Despite this, his message was ultimately one of humility and persistence. Ethical practice, he said, depends not on perfect systems but on imperfect people who are willing to learn from mistakes.
“[One] lesson I have learned is a simple one – the need for humility, and to acknowledge our humanity,” he said. “The only safe and effective healthcare professional is the one who acknowledges their limitations and who is willing to learn from their experience, which will inevitably include making mistakes.”
He reflected on how easily confidence can shade into complacency, and how cognitive bias remains an enduring threat to patient care. “We like to think that as doctors, nurses and allied health workers, we are the products of excellent training and that we provide the kind of care we would want for our own families,” he said. “But we’re all susceptible to human error” he said, citing anchoring bias – clinging to initial information – and confirmation bias – where a doctor seeks evidence to support a pre-existing belief, both of which undermine good medicine.

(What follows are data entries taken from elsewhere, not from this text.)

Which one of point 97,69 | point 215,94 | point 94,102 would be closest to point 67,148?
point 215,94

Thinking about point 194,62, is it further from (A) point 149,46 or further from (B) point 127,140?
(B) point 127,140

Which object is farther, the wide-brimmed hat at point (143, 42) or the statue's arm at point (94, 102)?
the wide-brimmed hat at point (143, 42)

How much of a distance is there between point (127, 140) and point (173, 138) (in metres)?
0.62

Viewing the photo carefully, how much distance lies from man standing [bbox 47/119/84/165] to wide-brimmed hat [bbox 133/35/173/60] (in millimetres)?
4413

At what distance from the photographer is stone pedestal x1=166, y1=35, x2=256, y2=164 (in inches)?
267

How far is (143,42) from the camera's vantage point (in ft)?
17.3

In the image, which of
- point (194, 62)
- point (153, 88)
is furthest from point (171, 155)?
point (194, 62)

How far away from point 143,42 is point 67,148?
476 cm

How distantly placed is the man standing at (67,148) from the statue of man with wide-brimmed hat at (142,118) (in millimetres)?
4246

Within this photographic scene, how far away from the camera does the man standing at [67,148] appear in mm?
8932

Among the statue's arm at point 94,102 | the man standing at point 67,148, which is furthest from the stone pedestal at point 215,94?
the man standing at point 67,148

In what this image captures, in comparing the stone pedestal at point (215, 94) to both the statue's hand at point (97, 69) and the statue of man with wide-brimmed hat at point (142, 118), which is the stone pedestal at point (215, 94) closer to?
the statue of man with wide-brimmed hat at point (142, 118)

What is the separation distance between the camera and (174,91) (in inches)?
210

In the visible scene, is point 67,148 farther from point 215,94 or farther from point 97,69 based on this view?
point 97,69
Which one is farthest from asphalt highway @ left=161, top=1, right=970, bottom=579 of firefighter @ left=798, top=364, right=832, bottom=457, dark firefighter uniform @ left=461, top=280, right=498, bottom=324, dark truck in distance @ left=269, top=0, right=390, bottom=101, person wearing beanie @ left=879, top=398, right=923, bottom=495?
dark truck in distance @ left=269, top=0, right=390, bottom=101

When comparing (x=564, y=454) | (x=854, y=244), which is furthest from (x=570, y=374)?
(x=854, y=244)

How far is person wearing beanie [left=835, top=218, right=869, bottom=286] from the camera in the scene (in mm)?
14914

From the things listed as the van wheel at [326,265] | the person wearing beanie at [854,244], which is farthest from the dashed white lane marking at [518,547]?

Such biases, he added, can have real-world consequences. “We have all been guilty at some point of not taking a patient’s stated concerns as seriously as we should have. It has been acknowledged in my profession that such shortcomings in the assessment of abdominal pain in women has resulted in serious misdiagnoses, provision of less pain relief and increased patient distrust”.
He credited mentors such as the late emergency physician Dr Andrew Dent and general-practice leader Professor John Murtagh AO, whose quiet courage and moral clarity shaped his own career.
“Ethical literacy isn’t learned from textbooks,” he said. “It’s learned from people who live it.”
His closing plea was directed as much to policymakers as to peers. “Governments, regulators and hospitals rightly demand excellence,” he said. “But our primary duty will always be to our patients. If you support ethical clinicians, their influence will flourish. If you don’t, you encourage a culture where self-interest trumps principle. In that scenario, nobody wins.”
For Dr Parnis, the challenge of modern medicine is not just the science of healing but the endurance of conscience – ethical medicine, he says, is rarely comfortable, but it’s what keeps the profession worthy of the trust it demands.